• Passage for review:
Bait set design and synthesis
All downloaded transcriptomes were assembled de novo using the pipeline from Cunha & Giribet (2019). Briefly, quality threshold filtering was conducted with Rcorrector v. 3.0 (Song & Florea, 2015) and Trim Galore! V. 3 (http://www.bioinformatics.babraham.ac.uk/projects/trim_galore/). rRNA and mitochondrial unwanted sequences for molluscs were filtered out using Bowtie2 v. 2.3.2 (Langmead & Salzberg, 2012). Paired-end reads were de novo assembled into transcripts with Trinity v. 2.4 (Grabherr et al., 2010; Haas et al., 2013). A second Bowtie2 round and CD-HIT-EST v. 4.6.4 were used to reduce sequence redundancy (Fu, Niu, Zhu, Wu, & Li, 2012). The software PHYLUCE (Faircloth, 2016) was then used to identify UCE loci and design baits to target them using the online tutorial (https://phyluce.readthedocs.io/en/latest/tutorial-four.html). Downloaded FASTA files for the selected genomes/transcriptomes were reformatted into 2bit using faToTwoBit and headers were modified using Bio.SeqIO (Grüning et al., 2018) for compatibility with PHYLUCE.ART (Huang, Li, Myers, & Marth, 2012), which was used to simulate reads of 100 bp in length, covering the genome randomly to roughly 2X, and having an insert size of 200 bp (150 SD), for each species. These were individually mapped into putatively orthologous loci with a sequence divergence of < 5% from our base genome (A. californica ) using stampy v. 1 (Lunter & Goodson, 2011) and unmapped reads were removed with SAMtools v. 1.5 (Li et al., 2009). BEDTools (Quinlan & Hall, 2010) was used to convert BAM files, sort the contigs by scaffold and position, and merge them in putative conserved regions. Intervals where the base genome was shorter than 80 bp and where > 25 % of the base genome was masked (i.e., repetitive regions) were deleted in PHYLUCE.
An SQLite table was created to query for conserved loci across taxa with an optimal number of four out of five taxa, resulting in a total of 7,222 shared loci. Temporary baits were designed to capture loci shared among the base genome and the exemplar taxa, buffering to 160 bp to ensure designing two 120mers per locus with 3x tiling density, removing potentially problematic baits with >25% masking and GC content outside of a 30–70% range. Finally, potential duplicates of >50% identity and coverage were parsed and removed. In order to include baits designed from the base genome and the exemplar taxa, the temporary baits were also aligned against all five exemplar taxa and conserved loci were extracted as FASTA files. An additional SQLite table was created to check for the loci found consistently across taxa.

• Required tasks:
**1)** Duplicate the passage on bait set design and synthesis from "An SQLite table" up to and including "consistently across taxa.".
**2)** Pick up the bait set design passage from its final sentence and carry it forward.

• Exercise data:
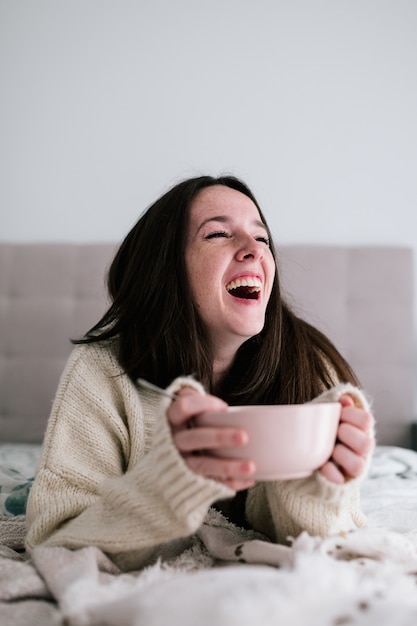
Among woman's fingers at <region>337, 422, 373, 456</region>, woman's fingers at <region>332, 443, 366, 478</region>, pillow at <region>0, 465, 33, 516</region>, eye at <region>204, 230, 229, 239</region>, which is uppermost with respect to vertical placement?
eye at <region>204, 230, 229, 239</region>

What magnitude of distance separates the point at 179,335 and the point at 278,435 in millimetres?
499

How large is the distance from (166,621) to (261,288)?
26.3 inches

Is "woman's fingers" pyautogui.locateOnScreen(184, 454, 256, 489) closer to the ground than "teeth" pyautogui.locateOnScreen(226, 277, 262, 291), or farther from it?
closer to the ground

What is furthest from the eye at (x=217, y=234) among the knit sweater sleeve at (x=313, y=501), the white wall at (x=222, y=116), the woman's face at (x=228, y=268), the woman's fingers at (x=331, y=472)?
the white wall at (x=222, y=116)

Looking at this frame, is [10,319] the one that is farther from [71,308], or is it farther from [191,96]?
[191,96]

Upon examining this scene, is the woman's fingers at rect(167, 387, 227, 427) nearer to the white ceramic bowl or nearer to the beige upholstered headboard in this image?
the white ceramic bowl

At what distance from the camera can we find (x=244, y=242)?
42.3 inches

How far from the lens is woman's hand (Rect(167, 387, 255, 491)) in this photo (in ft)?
1.94

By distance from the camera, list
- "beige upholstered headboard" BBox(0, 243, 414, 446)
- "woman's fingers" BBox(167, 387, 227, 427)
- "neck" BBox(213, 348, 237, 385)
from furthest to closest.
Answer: "beige upholstered headboard" BBox(0, 243, 414, 446) → "neck" BBox(213, 348, 237, 385) → "woman's fingers" BBox(167, 387, 227, 427)

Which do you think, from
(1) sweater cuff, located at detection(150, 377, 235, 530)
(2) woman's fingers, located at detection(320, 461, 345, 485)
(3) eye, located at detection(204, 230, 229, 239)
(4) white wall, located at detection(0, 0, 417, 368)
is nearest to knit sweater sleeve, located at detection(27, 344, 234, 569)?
(1) sweater cuff, located at detection(150, 377, 235, 530)

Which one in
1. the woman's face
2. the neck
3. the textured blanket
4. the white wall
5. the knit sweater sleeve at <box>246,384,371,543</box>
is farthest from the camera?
the white wall

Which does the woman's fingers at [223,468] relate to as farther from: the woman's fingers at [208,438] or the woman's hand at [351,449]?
the woman's hand at [351,449]

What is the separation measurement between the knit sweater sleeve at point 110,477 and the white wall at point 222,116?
128 cm

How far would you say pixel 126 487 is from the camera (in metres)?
0.74
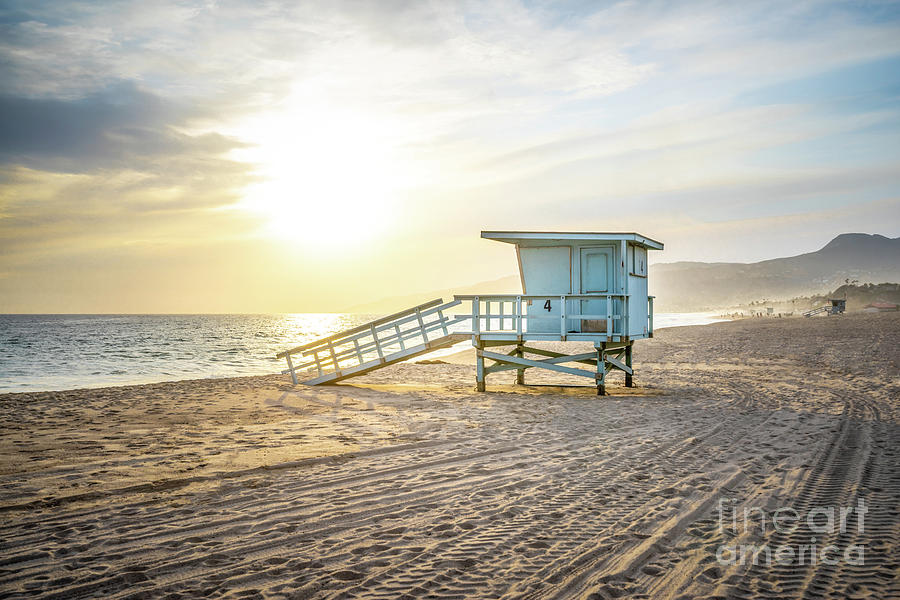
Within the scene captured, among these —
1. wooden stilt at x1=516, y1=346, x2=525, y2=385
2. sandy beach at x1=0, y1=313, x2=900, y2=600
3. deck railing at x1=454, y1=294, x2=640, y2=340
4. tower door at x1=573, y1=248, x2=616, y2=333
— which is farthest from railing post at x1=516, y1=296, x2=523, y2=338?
sandy beach at x1=0, y1=313, x2=900, y2=600

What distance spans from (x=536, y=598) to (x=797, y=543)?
2564 mm

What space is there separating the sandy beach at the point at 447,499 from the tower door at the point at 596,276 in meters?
3.45

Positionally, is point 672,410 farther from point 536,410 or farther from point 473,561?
point 473,561

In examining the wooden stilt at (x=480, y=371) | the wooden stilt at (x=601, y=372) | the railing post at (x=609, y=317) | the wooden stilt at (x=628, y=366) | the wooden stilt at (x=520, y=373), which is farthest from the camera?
the wooden stilt at (x=520, y=373)

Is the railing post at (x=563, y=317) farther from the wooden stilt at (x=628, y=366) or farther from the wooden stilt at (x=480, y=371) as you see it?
the wooden stilt at (x=628, y=366)

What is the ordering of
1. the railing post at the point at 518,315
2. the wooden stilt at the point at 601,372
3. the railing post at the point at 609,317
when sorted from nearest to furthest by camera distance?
the railing post at the point at 609,317
the wooden stilt at the point at 601,372
the railing post at the point at 518,315

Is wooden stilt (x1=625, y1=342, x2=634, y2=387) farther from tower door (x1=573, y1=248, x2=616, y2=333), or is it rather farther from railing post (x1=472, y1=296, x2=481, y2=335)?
railing post (x1=472, y1=296, x2=481, y2=335)

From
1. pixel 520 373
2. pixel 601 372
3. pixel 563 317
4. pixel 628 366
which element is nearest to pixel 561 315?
pixel 563 317

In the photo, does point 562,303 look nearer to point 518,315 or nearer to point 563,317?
point 563,317

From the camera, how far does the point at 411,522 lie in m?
5.55

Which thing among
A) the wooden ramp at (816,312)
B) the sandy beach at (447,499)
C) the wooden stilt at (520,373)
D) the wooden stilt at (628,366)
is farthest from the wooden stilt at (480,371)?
the wooden ramp at (816,312)

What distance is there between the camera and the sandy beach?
440 cm

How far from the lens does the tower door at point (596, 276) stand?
51.0 feet

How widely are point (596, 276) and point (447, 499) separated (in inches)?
415
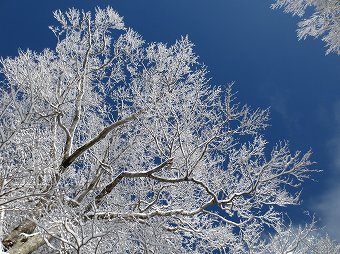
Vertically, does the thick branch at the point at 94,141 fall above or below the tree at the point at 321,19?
below

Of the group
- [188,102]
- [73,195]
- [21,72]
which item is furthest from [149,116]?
[21,72]

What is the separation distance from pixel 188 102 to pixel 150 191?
2.79m

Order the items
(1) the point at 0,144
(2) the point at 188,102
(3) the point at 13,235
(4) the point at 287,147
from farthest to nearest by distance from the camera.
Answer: (2) the point at 188,102 → (4) the point at 287,147 → (3) the point at 13,235 → (1) the point at 0,144

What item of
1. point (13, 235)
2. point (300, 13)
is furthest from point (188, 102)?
point (13, 235)

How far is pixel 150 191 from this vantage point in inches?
484

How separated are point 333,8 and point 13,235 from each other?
26.5ft

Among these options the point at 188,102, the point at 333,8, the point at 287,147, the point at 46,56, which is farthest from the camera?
the point at 46,56

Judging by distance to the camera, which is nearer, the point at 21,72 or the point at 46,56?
the point at 21,72

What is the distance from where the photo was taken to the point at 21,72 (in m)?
12.3

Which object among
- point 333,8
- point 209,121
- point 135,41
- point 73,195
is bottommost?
point 73,195

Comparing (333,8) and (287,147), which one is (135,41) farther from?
(333,8)

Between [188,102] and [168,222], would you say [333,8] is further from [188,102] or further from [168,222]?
[168,222]

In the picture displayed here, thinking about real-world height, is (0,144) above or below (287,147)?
below

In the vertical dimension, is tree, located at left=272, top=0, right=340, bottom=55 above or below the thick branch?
above
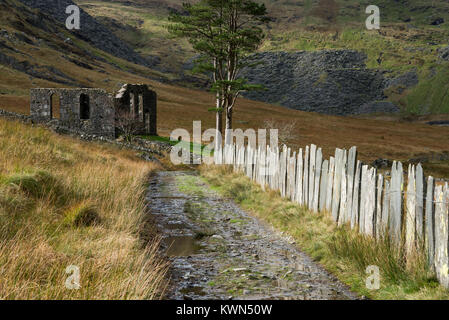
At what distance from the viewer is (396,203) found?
638 cm

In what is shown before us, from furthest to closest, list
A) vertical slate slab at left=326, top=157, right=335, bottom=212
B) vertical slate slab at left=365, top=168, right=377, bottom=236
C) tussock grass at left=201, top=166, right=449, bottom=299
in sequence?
vertical slate slab at left=326, top=157, right=335, bottom=212 → vertical slate slab at left=365, top=168, right=377, bottom=236 → tussock grass at left=201, top=166, right=449, bottom=299

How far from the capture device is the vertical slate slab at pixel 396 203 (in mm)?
6277

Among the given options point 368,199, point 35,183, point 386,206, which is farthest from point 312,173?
point 35,183

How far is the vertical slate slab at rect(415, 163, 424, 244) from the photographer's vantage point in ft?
18.8

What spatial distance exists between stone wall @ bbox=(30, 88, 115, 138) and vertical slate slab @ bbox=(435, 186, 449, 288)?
112 ft

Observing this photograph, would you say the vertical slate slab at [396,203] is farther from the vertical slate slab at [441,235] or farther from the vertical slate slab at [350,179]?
the vertical slate slab at [350,179]

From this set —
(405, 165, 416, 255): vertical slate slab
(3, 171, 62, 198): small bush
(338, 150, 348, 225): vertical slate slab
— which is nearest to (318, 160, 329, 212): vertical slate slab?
(338, 150, 348, 225): vertical slate slab

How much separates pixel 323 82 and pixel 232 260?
15476cm

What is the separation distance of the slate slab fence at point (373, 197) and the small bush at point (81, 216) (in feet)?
15.1

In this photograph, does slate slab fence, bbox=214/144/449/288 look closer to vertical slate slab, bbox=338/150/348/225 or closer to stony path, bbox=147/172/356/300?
vertical slate slab, bbox=338/150/348/225

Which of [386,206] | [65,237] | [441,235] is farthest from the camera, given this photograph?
[386,206]

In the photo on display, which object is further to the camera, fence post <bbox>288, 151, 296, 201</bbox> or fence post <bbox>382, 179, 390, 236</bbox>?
fence post <bbox>288, 151, 296, 201</bbox>

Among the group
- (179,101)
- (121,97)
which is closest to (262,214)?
(121,97)

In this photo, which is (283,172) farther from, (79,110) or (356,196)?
(79,110)
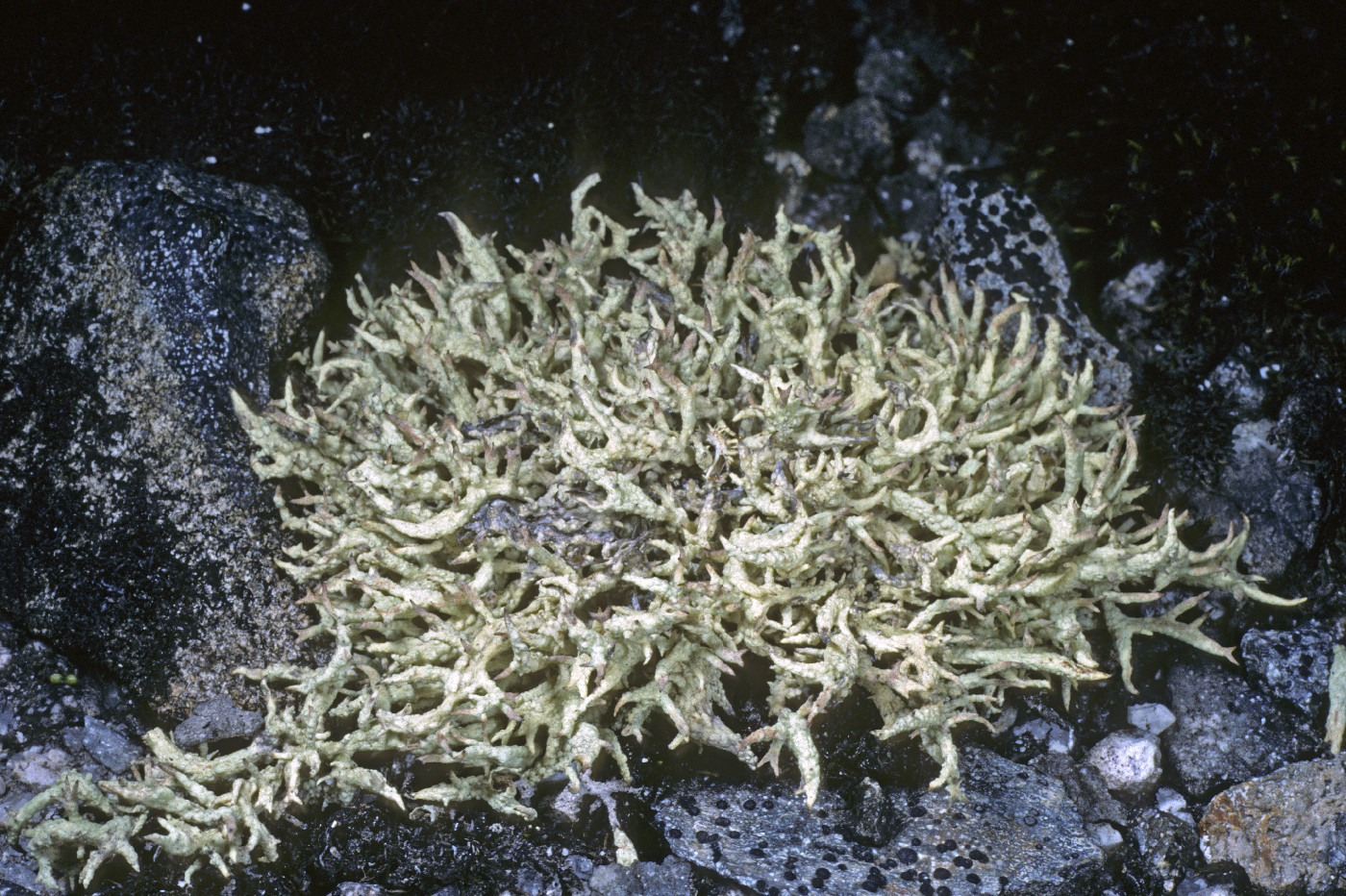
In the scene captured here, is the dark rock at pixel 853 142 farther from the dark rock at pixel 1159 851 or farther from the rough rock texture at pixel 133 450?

• Per-task outputs:
**1)**
An SQLite table was created to query for conserved loci across taxa with an optimal number of four out of five taxa, resulting in a total of 7,222 shared loci. Temporary baits were designed to capture loci shared among the base genome and the exemplar taxa, buffering to 160 bp to ensure designing two 120mers per locus with 3x tiling density, removing potentially problematic baits with >25% masking and GC content outside of a 30–70% range. Finally, potential duplicates of >50% identity and coverage were parsed and removed. In order to include baits designed from the base genome and the exemplar taxa, the temporary baits were also aligned against all five exemplar taxa and conserved loci were extracted as FASTA files. An additional SQLite table was created to check for the loci found consistently across taxa.

**2)**
We finally decided to target loci that were shared among five out of the six taxa, totalling 2,320. Final bait design was performed using the abovementioned steps but using both the base genome and the rest of the exemplar taxa. A subset of locus bait set targeting only the specific heterobranch species (excluding the caenogastropod P. canaliculata ) was designed using phyluce_probe_get_subsets_of_tiled_probes. The final set contained 19,333 baits and targeted 2,259 loci across Tectipleura. In silico tests of the UCE bait set against de novo assembled transcriptomes were performed against a wide range of taxa belonging to Heterobranchia and two Caenogastropoda outgroups usingphyluce_assembly_match_contigs_to_probes (see Table 1).
In order to synthesize the designed bait set, each bait candidate was BLASTed against the base genome in order to filter non-specific or over-represented regions and a hybridization melting temperature (defined as the temperature at which 50% of molecules are hybridized) was estimated for each hit assuming standard myBaits® (Arbor Biosciences, MI, USA) buffers and conditions. There were 129 baits that matched a portion of the genome that was >25% soft masked for repeats and 5 baits failed out Moderate BLAST analysis (candidates pass if they have at most 10 hits at 62.5–65 °C and 2 hits above 65 °C, and fewer than 2 passing baits on each flank), indicating they had multiple hits to the genome at the hybridization temperature and, thus, were removed. Due to technical difficulties in synthesizing the 120mer set, three overlapping 70mers for each 120mer were designed (1 bait every 25 nt), both providing the same coverage of the original design targets with the same capture efficiency as the 120mer design. Interestingly, shorter fragments have the ability to be used at a range of hybridization temperatures, thus, being more effective on degraded museum samples. The total design had 57,606 baits (out of the original 19,202 120mer set).